Given problem = Copy out the records word for word, starting at the line with "How far is it" and ending at the line with "93 centimetres", both lines included, and nothing else.

Records supplied =
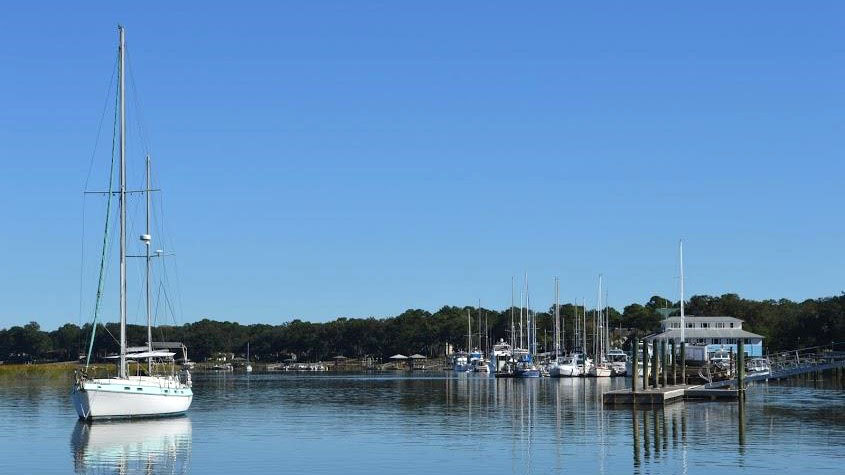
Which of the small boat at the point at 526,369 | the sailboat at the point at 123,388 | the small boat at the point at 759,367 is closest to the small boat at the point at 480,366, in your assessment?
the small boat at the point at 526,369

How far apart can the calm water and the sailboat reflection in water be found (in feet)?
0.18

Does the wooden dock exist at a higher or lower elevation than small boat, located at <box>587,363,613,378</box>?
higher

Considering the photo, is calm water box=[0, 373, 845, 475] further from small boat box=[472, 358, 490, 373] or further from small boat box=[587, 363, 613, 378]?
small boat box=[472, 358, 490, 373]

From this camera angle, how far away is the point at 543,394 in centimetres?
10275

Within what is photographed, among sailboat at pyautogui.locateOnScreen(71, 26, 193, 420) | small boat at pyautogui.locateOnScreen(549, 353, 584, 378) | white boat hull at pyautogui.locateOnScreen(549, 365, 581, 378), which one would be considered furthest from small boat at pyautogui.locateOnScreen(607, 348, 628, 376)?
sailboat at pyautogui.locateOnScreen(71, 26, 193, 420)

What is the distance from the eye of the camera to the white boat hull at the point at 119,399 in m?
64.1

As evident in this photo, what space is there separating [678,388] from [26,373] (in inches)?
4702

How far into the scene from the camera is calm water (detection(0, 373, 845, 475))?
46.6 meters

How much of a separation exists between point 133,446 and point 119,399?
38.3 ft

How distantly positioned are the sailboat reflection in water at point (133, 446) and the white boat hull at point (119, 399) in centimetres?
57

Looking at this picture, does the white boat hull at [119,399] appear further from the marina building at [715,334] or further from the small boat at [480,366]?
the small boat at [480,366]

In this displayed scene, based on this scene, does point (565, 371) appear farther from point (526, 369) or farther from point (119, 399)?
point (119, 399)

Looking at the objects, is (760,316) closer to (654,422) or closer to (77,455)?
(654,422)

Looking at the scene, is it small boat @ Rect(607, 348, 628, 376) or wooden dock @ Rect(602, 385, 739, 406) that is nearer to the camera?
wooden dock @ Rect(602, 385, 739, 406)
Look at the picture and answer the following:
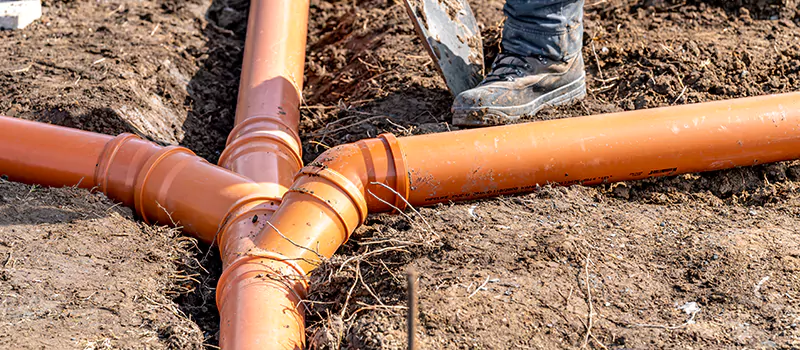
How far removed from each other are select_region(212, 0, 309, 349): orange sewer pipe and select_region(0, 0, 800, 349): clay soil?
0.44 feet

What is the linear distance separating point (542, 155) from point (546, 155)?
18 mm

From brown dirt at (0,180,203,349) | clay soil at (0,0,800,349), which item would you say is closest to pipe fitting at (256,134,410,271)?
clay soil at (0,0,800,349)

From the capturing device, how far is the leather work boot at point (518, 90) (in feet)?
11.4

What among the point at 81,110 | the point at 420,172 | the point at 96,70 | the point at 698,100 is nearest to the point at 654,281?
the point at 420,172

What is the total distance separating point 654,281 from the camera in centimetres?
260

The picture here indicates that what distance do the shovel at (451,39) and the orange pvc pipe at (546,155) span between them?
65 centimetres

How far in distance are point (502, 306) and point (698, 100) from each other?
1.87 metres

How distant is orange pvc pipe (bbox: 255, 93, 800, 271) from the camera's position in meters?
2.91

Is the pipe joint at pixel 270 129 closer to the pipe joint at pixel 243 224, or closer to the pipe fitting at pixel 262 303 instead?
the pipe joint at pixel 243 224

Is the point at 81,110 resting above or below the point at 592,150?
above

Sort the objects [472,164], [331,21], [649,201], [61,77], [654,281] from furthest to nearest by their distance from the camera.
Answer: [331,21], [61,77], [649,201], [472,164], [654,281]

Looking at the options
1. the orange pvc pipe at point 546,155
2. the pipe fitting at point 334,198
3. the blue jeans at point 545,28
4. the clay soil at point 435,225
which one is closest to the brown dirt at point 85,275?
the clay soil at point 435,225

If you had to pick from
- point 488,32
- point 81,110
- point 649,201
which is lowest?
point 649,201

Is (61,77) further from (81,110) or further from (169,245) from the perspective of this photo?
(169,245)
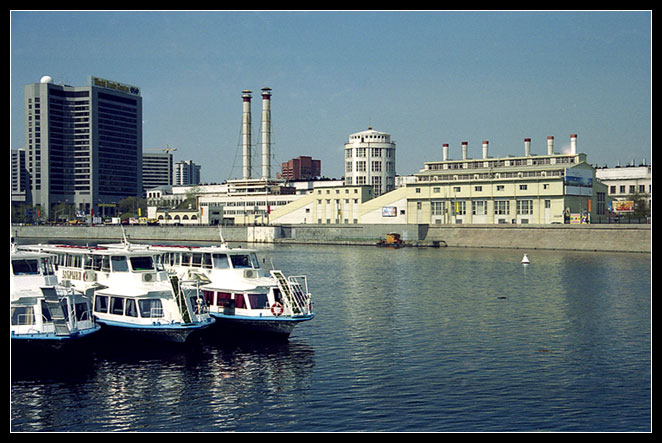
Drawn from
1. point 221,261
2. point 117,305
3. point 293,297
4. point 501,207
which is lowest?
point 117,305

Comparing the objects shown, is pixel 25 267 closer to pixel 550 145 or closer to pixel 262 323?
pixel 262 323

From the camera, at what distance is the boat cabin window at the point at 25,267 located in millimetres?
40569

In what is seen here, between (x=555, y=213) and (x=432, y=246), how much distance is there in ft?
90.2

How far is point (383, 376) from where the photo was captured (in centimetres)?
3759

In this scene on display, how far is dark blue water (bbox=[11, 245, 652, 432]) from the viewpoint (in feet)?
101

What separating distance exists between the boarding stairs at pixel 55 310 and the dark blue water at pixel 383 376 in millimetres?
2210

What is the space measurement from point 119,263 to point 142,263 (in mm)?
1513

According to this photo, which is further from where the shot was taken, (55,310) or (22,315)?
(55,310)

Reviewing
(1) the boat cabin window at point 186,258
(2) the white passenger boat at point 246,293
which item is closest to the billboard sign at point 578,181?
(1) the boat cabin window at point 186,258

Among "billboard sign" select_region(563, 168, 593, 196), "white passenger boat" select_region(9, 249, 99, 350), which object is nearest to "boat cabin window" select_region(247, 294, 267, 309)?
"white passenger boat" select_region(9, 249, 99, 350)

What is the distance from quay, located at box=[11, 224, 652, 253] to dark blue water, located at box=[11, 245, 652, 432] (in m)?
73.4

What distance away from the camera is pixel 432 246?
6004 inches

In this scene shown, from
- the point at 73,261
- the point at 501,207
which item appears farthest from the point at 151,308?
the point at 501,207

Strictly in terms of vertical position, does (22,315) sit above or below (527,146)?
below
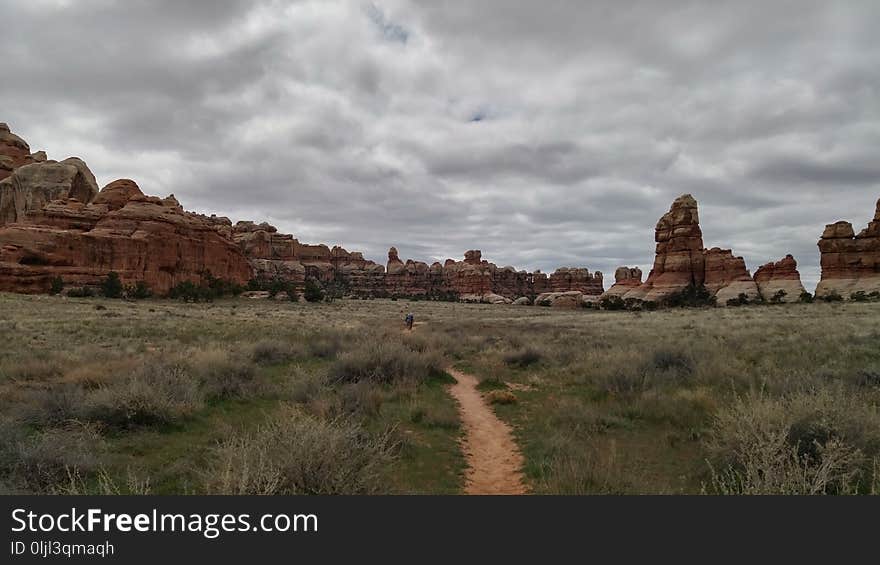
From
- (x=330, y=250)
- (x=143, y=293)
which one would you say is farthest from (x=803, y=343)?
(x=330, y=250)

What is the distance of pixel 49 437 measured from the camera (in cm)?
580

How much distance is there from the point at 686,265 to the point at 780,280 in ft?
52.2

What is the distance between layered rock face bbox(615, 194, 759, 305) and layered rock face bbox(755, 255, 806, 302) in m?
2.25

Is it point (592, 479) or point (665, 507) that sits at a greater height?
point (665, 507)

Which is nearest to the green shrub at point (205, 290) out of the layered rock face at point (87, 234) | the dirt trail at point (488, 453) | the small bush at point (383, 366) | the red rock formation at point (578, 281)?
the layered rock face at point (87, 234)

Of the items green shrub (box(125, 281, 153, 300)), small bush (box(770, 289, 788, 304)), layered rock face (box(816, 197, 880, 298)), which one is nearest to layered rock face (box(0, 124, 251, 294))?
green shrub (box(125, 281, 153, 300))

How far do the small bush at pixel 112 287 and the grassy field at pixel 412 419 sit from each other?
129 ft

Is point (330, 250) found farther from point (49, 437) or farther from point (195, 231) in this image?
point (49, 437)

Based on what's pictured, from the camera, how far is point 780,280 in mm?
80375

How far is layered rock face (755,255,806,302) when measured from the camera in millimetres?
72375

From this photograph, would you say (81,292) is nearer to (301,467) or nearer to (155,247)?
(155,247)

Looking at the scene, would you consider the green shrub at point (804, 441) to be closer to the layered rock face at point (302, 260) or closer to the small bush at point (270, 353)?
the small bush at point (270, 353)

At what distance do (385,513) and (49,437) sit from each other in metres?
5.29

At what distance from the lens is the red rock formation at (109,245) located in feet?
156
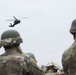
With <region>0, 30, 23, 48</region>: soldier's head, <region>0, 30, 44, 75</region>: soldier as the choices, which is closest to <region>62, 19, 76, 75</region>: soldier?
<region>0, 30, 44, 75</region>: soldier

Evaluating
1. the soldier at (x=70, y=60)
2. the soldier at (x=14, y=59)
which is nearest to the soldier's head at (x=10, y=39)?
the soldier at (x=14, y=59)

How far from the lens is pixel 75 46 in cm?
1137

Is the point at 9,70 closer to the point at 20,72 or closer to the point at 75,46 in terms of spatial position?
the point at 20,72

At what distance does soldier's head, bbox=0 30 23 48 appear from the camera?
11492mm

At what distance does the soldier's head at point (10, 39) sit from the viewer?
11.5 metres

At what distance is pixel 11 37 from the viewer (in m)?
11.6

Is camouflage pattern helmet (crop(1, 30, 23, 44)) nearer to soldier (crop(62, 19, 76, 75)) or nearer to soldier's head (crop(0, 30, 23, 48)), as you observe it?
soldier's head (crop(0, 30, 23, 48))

---

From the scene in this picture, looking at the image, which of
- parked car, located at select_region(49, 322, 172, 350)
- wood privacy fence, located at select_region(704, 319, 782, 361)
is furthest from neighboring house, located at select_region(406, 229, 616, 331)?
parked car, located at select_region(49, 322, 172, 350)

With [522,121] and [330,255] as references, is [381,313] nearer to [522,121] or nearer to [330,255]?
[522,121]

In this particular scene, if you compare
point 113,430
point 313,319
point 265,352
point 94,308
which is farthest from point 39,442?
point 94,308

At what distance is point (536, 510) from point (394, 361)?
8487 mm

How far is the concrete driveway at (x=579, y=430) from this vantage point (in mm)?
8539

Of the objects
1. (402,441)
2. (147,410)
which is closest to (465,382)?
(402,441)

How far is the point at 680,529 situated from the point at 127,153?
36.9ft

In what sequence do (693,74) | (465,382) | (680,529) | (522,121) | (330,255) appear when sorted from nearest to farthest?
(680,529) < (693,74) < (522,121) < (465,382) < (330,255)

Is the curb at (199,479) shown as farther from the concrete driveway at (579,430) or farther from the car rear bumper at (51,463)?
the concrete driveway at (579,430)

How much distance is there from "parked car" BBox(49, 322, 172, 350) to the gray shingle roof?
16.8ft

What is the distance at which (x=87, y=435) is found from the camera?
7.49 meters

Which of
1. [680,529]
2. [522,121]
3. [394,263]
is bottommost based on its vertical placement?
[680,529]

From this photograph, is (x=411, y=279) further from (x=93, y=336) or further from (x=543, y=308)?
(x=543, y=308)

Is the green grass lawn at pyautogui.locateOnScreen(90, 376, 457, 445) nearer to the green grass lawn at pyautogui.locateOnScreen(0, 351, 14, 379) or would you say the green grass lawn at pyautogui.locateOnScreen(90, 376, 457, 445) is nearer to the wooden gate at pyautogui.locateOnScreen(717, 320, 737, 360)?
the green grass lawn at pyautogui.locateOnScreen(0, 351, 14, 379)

---

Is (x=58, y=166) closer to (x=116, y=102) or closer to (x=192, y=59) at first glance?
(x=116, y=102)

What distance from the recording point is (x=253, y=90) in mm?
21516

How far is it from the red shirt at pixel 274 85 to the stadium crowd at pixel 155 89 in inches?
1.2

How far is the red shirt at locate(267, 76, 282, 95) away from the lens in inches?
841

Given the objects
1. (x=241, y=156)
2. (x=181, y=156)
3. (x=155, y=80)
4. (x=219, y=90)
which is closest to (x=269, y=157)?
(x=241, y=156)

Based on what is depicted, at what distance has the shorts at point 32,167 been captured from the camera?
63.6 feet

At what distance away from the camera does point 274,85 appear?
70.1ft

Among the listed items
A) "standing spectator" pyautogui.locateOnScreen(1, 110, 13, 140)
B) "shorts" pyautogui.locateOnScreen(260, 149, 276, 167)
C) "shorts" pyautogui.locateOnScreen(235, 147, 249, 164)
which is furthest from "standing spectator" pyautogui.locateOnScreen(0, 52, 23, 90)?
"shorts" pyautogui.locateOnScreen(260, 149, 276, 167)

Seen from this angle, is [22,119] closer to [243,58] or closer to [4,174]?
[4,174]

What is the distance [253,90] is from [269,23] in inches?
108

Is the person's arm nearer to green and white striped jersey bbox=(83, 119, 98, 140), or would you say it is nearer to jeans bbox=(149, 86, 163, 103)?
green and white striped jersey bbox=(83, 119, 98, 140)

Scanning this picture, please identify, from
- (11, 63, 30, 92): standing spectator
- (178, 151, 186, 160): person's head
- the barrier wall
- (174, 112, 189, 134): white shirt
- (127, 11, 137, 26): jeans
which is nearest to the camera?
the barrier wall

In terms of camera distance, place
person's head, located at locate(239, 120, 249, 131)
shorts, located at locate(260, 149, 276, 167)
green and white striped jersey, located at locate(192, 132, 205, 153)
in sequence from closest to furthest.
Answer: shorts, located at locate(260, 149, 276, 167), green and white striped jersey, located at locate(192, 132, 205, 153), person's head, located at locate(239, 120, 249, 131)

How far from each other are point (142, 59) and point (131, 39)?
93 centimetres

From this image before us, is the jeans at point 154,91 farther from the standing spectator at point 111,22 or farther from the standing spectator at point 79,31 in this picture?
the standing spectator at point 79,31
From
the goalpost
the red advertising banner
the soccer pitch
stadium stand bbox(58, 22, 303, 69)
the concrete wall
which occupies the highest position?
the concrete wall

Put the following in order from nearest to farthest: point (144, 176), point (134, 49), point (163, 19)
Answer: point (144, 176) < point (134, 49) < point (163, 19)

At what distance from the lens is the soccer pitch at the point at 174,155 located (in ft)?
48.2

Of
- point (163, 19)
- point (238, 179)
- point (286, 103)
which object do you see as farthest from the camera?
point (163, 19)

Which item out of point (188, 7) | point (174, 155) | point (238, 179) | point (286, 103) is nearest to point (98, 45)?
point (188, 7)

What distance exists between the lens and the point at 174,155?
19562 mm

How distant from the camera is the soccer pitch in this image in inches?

Task output =
How far is it from the red shirt at pixel 274 85 to the stadium crowd at pixel 155 89 in inches?
1.2

How far is the red shirt at locate(267, 76, 282, 95) away from the lens in inches?
841

Given the objects
1. (x=241, y=156)
2. (x=181, y=156)
3. (x=155, y=80)
4. (x=219, y=90)
which is closest to (x=269, y=157)?
(x=241, y=156)

Based on what is depicted, at what distance has the shorts at point 32,167 been captured from the camera?
63.6 feet

At what distance away from the camera does point 274,85 appear?
70.1ft

Among the listed items
A) "standing spectator" pyautogui.locateOnScreen(1, 110, 13, 140)
B) "shorts" pyautogui.locateOnScreen(260, 149, 276, 167)
C) "shorts" pyautogui.locateOnScreen(235, 147, 249, 164)
which is furthest from "standing spectator" pyautogui.locateOnScreen(0, 52, 23, 90)?
"shorts" pyautogui.locateOnScreen(260, 149, 276, 167)

Seen from this angle, is [22,119] closer to [243,58] or closer to [4,174]?
[4,174]

What is the distance [253,90] is from [269,23] in inches?
108

Is the person's arm nearer to green and white striped jersey bbox=(83, 119, 98, 140), or would you say it is nearer to jeans bbox=(149, 86, 163, 103)?
green and white striped jersey bbox=(83, 119, 98, 140)

Scanning this picture, please identify, from
- (11, 63, 30, 92): standing spectator
- (178, 151, 186, 160): person's head
- the barrier wall
- (174, 112, 189, 134): white shirt
- (127, 11, 137, 26): jeans
which is nearest to the camera?
the barrier wall

In terms of camera distance, place
person's head, located at locate(239, 120, 249, 131)
shorts, located at locate(260, 149, 276, 167)
green and white striped jersey, located at locate(192, 132, 205, 153)
in sequence from closest to furthest.
Answer: shorts, located at locate(260, 149, 276, 167), green and white striped jersey, located at locate(192, 132, 205, 153), person's head, located at locate(239, 120, 249, 131)

How far from each other are point (142, 59) and point (131, 39)?
93 centimetres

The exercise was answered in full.